Attempt — One concrete execution inside a repeat run. Attempts keep their own score, status, timing, trace, transcript, logs, and artifacts so aggregate results never hide individual evidence.

Pass rate — Assertion or expectation pass rate inside a grading result: passed assertions or expectations divided by total assertions or expectations. AgentV does not use pass_rate for repeat-attempt success frequency.

Attempt success rate — Repeat-run reliability metric equal to successful counted attempts divided by counted attempts. This is distinct from pass_rate, which is reserved for assertion or expectation pass rate within a grading result.

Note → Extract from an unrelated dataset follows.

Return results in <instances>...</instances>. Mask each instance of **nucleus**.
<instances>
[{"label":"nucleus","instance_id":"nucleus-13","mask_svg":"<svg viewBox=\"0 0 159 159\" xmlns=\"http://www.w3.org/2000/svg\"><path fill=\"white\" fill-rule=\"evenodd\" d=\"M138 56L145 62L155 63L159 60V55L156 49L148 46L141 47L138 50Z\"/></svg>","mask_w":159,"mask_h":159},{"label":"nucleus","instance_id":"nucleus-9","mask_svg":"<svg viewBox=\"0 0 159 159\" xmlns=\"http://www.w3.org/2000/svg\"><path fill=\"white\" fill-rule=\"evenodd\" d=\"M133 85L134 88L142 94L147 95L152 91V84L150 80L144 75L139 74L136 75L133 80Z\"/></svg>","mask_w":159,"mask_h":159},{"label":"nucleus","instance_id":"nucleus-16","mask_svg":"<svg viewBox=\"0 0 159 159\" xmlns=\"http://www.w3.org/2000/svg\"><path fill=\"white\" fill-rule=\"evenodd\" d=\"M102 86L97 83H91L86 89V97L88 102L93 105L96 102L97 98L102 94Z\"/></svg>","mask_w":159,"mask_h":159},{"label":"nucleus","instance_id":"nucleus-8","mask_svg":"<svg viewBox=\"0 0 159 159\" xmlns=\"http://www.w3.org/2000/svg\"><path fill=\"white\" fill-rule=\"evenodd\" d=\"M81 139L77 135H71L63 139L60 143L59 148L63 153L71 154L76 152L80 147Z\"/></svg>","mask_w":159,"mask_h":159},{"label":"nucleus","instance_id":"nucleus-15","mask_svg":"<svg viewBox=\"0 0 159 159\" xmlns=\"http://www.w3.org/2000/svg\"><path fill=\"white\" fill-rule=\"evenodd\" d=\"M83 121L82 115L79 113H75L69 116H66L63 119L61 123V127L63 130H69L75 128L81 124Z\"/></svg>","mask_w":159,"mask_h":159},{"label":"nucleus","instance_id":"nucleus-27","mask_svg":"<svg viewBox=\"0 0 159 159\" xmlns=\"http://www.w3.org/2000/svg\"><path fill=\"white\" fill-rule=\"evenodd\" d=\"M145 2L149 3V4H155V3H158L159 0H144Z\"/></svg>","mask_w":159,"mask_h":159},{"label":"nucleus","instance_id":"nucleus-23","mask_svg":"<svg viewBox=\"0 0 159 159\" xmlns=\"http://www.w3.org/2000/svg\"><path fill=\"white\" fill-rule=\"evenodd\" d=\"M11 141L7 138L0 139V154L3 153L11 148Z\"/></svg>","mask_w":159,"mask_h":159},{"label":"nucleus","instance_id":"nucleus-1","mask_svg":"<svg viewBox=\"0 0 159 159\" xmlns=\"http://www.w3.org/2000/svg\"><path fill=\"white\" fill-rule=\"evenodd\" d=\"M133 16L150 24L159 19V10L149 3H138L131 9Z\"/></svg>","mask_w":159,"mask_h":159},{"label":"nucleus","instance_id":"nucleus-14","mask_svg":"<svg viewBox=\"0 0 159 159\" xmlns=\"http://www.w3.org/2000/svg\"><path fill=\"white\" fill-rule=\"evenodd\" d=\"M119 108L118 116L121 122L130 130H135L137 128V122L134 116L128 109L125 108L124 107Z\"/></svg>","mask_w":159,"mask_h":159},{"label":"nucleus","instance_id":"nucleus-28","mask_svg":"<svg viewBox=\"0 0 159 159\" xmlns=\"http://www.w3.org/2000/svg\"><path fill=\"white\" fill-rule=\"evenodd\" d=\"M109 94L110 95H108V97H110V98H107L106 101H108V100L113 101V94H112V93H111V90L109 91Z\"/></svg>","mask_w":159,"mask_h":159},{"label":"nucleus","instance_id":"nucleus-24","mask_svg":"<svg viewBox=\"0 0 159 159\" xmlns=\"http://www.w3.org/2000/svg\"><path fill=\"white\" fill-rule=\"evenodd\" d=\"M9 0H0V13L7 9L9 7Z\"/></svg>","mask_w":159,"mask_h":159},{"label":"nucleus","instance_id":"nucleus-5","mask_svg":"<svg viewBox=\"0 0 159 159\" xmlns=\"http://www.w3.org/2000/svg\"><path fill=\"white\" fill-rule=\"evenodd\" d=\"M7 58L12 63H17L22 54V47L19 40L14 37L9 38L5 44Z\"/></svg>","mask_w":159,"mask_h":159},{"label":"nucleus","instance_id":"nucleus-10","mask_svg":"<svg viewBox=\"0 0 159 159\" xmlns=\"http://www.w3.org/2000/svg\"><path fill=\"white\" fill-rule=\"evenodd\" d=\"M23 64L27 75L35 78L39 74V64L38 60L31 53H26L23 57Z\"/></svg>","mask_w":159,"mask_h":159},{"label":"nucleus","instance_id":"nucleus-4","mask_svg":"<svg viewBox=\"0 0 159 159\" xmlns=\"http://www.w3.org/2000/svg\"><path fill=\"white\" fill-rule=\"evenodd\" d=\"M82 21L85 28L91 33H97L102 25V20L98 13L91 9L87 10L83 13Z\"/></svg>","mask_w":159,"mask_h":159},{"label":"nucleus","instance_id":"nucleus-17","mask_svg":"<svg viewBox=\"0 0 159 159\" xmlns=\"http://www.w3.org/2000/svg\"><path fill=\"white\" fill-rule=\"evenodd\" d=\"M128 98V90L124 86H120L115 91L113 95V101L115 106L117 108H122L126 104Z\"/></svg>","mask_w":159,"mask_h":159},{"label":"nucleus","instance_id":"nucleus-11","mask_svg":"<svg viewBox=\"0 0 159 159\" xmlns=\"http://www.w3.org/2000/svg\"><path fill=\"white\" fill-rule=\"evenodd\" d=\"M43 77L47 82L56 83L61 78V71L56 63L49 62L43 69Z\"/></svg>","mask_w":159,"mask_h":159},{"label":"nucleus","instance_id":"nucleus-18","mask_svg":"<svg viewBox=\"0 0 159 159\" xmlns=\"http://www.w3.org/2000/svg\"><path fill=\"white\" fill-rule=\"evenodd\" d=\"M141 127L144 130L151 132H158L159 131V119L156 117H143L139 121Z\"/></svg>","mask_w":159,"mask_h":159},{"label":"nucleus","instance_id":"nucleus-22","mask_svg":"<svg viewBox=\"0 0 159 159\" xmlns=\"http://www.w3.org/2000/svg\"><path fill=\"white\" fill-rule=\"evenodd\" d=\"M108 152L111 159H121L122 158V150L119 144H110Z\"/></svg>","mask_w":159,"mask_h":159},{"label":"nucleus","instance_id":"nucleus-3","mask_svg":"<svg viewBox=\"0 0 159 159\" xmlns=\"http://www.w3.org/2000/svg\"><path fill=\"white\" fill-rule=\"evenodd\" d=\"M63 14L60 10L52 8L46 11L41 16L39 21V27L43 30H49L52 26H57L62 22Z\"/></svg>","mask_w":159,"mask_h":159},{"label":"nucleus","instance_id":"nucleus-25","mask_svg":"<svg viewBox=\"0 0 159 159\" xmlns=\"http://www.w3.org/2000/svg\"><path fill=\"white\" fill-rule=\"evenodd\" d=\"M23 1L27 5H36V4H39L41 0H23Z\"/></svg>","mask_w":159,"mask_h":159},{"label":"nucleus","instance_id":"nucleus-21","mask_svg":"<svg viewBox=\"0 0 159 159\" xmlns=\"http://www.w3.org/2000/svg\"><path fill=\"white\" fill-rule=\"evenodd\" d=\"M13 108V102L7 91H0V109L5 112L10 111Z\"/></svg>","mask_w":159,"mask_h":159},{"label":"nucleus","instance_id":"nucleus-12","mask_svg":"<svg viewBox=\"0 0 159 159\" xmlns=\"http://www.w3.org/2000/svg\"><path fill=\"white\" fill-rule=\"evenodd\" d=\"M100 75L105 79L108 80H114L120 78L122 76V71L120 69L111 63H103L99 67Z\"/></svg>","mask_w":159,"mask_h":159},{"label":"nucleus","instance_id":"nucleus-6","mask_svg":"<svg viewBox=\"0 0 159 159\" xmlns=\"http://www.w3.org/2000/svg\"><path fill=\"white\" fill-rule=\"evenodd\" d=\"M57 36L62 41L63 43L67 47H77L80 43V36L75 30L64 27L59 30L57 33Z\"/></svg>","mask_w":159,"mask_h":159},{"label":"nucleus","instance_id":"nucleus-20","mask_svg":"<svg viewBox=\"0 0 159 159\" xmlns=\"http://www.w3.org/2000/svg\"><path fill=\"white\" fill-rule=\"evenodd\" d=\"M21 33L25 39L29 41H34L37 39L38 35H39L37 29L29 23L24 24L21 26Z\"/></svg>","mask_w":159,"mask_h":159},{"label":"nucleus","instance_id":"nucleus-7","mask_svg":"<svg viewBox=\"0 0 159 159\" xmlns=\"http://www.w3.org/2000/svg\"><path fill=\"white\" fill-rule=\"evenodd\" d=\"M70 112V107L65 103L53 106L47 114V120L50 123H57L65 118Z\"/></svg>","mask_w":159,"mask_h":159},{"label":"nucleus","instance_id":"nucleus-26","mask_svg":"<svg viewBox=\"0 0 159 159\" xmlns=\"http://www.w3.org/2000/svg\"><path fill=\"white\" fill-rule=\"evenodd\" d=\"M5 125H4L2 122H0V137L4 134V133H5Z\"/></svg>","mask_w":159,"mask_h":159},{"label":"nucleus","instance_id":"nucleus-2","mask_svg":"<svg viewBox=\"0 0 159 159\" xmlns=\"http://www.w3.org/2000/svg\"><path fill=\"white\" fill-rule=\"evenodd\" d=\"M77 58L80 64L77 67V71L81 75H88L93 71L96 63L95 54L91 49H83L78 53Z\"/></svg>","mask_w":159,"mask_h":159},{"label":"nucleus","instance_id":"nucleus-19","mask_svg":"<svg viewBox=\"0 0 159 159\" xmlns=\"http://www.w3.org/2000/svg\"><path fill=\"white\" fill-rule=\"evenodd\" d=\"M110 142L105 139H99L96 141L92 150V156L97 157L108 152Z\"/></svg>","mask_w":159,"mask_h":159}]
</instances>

Gate policy — The explicit rule that decides whether repeated attempts pass CI, such as all_attempts_successful, any_attempt_successful, attempt_success_rate_at_least, or mean_pass_rate_at_least. Without a repeat-run gate policy, AgentV preserves the normal single-run gate behavior and treats repeat statistics as report data.

Flaky eval outcome — A repeat-run aggregate whose attempts disagree, or whose failure classification points at verifier, infrastructure, or timeout instability rather than a stable model-quality failure.

Release Channels

Stable release — A package publication channel whose surfaces are treated as compatibility commitments for normal users.

Next tag — A prerelease package channel used to validate upcoming AgentV surfaces before they become stable compatibility commitments.

Next-tag-only surfaces may be hard-corrected before stable release when preserving them would encode an unsafe or misleading contract. Stable-release surfaces need an explicit compatibility or migration strategy.